Il a sinon souligné que sa rencontre s'était « très bien » déroulée et n'a pas exclu que d'autres suivent.

En se prononçant en faveur d'une enquête policière, le député de Chomedey abonde donc dans le même sens que l’ex-analyste du ministère des Transports, Annie Trudel.

Cette dernière a fait la même remarque mercredi soir, en marge d’une cérémonie visant à souligner, entre autres, les 10 ans de vie parlementaire de M. Ouellette.

« À la lumière de ce que j’ai vu, c’est un dossier qui a des allégations, des possibilités de collusion et de corruption et qui doit être enquêté par la police », a déclaré Mme Trudel, qui avait été invitée à la cérémonie par M. Ouellette.

« Je ne crois pas que c’est dans le mandat de la VG de faire ce genre d’enquête là », a aussi dit Mme Trudel, qui s'était elle-même rendue au bureau du vérificateur général plus tôt dans la journée.

Mme Trudel est à l'origine des allégations impliquant l’UPAC, l’AMF et une firme de consultants dans le cadre du processus de certification que pilote l’AMF pour autoriser des firmes à soumissionner pour les plus importants contrats publics.

Dans une entrevue accordée à Québecor Media, elle a soutenu qu’elle avait découvert ce stratagème et qu’elle en avait informé Guy Ouellette avant que ce dernier ne soit arrêté par l'UPAC dans une affaire de fuite de documents.

Guy Ouellette, qui soutient que son arrestation constitue un « coup monté » de l'UPAC destiné à le museler, est cependant demeuré très discret à ce sujet.

Dans une déclaration solennelle à l’Assemblée nationale, le 31 octobre, il avait évoqué « des irrégularités dans l’application de certaines règles de gouvernance », mais sans en dire davantage.

Lorsqu’on lui a demandé mercredi s’il visait l’AMF par cette déclaration, il a répondu : « Non.

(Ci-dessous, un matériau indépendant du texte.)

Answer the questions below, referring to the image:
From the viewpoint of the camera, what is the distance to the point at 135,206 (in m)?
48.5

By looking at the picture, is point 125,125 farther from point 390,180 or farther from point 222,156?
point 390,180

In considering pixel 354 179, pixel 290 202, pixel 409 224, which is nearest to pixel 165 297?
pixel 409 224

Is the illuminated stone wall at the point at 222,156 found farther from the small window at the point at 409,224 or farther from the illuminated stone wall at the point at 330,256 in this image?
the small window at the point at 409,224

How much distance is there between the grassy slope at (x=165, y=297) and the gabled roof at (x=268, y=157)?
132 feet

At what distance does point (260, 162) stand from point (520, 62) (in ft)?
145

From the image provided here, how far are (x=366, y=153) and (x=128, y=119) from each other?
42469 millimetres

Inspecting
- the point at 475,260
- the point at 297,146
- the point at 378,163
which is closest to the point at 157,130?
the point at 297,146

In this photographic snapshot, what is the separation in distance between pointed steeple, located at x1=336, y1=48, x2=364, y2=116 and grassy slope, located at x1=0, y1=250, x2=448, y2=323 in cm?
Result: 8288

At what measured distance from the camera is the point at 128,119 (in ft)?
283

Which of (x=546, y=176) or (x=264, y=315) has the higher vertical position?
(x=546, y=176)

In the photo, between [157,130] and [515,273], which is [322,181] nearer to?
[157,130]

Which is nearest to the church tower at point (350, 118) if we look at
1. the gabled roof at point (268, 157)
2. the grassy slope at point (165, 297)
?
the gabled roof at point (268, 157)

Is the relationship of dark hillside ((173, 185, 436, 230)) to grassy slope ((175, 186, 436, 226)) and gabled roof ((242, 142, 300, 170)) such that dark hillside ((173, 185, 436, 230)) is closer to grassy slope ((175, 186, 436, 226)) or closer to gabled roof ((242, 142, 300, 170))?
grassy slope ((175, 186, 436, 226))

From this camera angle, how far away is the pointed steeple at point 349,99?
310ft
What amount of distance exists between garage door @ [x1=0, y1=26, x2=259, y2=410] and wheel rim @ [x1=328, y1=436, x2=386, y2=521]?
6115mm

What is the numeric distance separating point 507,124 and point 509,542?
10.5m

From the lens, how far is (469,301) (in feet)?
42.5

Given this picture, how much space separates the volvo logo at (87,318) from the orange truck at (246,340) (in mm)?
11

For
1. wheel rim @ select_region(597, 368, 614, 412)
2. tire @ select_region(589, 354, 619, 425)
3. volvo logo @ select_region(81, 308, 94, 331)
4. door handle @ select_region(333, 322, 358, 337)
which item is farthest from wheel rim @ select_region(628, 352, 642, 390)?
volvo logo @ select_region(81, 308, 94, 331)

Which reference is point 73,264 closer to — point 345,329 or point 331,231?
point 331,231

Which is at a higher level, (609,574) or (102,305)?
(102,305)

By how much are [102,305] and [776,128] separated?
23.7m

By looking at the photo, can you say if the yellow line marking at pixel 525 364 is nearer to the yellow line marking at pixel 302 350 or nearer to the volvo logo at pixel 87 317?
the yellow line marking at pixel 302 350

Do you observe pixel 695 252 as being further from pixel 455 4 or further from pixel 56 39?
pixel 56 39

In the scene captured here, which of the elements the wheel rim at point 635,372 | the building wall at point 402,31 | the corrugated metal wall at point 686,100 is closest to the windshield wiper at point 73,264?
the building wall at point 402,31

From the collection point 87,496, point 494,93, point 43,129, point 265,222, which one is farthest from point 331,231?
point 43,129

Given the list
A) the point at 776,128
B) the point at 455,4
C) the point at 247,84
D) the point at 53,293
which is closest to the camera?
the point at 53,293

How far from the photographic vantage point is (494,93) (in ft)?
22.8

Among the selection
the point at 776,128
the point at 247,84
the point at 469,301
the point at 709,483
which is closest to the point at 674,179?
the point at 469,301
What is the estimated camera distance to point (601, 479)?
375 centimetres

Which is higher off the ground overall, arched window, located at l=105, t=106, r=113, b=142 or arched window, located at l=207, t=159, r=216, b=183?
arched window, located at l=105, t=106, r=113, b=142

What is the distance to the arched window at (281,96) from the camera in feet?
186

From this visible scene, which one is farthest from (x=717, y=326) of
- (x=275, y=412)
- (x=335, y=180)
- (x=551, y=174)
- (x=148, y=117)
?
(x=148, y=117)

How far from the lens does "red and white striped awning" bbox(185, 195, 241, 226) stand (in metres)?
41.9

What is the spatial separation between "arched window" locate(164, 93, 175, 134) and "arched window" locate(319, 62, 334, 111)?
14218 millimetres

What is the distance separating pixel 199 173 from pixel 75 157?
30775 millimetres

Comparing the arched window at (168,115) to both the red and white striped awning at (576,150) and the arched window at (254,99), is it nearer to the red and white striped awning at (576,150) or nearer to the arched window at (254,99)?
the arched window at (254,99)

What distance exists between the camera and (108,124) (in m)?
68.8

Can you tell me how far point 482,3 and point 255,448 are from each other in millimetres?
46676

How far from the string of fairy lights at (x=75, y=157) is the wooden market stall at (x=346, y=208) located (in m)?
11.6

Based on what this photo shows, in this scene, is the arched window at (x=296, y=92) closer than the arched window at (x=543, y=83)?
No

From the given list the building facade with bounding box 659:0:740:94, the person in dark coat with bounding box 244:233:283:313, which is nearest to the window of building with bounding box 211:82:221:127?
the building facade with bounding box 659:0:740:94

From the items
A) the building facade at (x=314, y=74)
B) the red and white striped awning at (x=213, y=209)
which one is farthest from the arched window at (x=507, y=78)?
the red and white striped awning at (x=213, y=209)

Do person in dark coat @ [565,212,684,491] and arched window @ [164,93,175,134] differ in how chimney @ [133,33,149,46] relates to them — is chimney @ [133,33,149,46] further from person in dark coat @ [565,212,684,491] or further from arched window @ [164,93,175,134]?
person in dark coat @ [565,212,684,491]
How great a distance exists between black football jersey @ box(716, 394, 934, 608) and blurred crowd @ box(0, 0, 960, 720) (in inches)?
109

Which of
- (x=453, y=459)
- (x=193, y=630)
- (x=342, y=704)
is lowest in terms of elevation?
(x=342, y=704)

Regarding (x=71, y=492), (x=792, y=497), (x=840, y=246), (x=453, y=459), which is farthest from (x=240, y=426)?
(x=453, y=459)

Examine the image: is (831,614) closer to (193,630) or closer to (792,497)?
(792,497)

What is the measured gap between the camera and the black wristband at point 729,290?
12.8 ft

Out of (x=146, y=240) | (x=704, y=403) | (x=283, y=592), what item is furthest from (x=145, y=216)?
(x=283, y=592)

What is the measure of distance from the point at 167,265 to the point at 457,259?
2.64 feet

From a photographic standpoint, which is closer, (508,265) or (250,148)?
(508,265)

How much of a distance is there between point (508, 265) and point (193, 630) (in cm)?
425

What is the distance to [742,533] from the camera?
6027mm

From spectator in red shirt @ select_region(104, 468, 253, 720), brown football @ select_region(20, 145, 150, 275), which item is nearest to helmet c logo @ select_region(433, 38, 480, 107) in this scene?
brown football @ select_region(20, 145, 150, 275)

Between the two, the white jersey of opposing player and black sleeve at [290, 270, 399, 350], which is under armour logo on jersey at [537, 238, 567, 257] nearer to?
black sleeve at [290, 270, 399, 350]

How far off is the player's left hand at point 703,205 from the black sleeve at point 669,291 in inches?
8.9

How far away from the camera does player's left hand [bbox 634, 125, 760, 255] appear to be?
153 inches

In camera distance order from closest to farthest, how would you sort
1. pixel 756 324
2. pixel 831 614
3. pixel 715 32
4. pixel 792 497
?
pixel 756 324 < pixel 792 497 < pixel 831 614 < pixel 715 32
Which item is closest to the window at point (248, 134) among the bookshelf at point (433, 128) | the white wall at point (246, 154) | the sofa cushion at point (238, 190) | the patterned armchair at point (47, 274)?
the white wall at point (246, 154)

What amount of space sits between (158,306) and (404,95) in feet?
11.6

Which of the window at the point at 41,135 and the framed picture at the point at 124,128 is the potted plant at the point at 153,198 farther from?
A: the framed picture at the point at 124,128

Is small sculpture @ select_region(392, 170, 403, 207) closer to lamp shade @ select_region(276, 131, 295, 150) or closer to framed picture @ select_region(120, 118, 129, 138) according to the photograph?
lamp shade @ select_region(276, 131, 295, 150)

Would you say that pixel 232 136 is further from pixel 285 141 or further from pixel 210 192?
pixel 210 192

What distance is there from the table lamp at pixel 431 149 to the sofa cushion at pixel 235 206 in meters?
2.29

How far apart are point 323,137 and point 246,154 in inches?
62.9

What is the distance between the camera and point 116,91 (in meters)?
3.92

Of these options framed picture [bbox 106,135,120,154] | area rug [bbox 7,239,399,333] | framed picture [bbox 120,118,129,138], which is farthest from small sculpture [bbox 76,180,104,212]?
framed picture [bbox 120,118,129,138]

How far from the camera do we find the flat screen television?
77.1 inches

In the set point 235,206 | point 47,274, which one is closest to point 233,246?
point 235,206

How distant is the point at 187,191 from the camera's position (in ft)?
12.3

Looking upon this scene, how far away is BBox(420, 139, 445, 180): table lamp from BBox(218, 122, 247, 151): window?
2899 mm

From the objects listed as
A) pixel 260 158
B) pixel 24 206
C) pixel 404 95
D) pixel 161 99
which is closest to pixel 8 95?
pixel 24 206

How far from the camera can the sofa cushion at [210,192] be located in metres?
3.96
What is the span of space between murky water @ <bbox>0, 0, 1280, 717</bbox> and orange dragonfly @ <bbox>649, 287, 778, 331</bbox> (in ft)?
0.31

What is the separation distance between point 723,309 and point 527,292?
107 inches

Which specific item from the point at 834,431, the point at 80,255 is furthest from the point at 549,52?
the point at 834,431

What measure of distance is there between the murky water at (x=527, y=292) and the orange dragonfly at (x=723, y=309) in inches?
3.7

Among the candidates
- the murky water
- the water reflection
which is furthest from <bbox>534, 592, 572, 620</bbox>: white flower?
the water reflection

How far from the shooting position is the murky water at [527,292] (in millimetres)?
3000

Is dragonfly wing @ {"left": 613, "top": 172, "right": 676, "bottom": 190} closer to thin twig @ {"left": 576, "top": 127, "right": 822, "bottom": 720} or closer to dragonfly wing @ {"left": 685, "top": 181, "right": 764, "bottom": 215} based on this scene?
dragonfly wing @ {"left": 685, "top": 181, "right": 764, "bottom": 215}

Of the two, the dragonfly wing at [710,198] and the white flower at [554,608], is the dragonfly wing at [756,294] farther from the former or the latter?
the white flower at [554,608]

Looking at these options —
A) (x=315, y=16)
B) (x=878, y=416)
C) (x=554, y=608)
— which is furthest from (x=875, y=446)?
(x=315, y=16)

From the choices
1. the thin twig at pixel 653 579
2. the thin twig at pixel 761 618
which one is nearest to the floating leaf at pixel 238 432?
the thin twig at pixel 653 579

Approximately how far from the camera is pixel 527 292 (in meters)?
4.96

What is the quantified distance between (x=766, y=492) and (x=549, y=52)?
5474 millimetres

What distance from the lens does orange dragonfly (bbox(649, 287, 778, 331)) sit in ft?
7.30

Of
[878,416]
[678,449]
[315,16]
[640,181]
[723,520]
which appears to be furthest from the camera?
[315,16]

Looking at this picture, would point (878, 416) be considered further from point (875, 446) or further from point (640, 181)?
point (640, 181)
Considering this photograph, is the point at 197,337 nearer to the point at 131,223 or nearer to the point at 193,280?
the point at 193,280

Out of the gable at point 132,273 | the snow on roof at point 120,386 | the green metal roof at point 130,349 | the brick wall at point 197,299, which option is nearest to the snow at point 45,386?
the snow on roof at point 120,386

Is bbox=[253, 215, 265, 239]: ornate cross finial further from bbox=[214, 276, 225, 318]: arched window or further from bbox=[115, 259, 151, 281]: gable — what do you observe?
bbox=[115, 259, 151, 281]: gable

Mon discours en Chambre était complet en soi. Pour le reste… Un jour, vous aurez les réponses à vos points d’interrogation ».

Le porte-parole de la Coalition avenir Québec pour les dossiers relevant du Conseil du Trésor, Éric Caire, soutient que l’enquête de la vérificatrice générale n’empêche en rien la police d’en mener une autre.

« Le fait que ce soit dans une vérification administrative, la preuve n’est pas corrompue et peut être transférée à un corps policier », a-t-il dit. « Donc en tout temps, une enquête administrative peut être transférée à un corps policier. »

« Je pense qu’il faut prendre les allégations de ces deux personnes au sérieux », a pour sa part commenté le député de Québec solidaire Amir Khadir. « Je ne peux pas les croire sur parole, mais si ces allégations sont confirmées, c’est très grave pour notre système. »

Le président et directeur général de l’AMF, Me Louis Morisset, a déjà déclaré que les allégations à l’égard de son organisme étaient « totalement fausses ».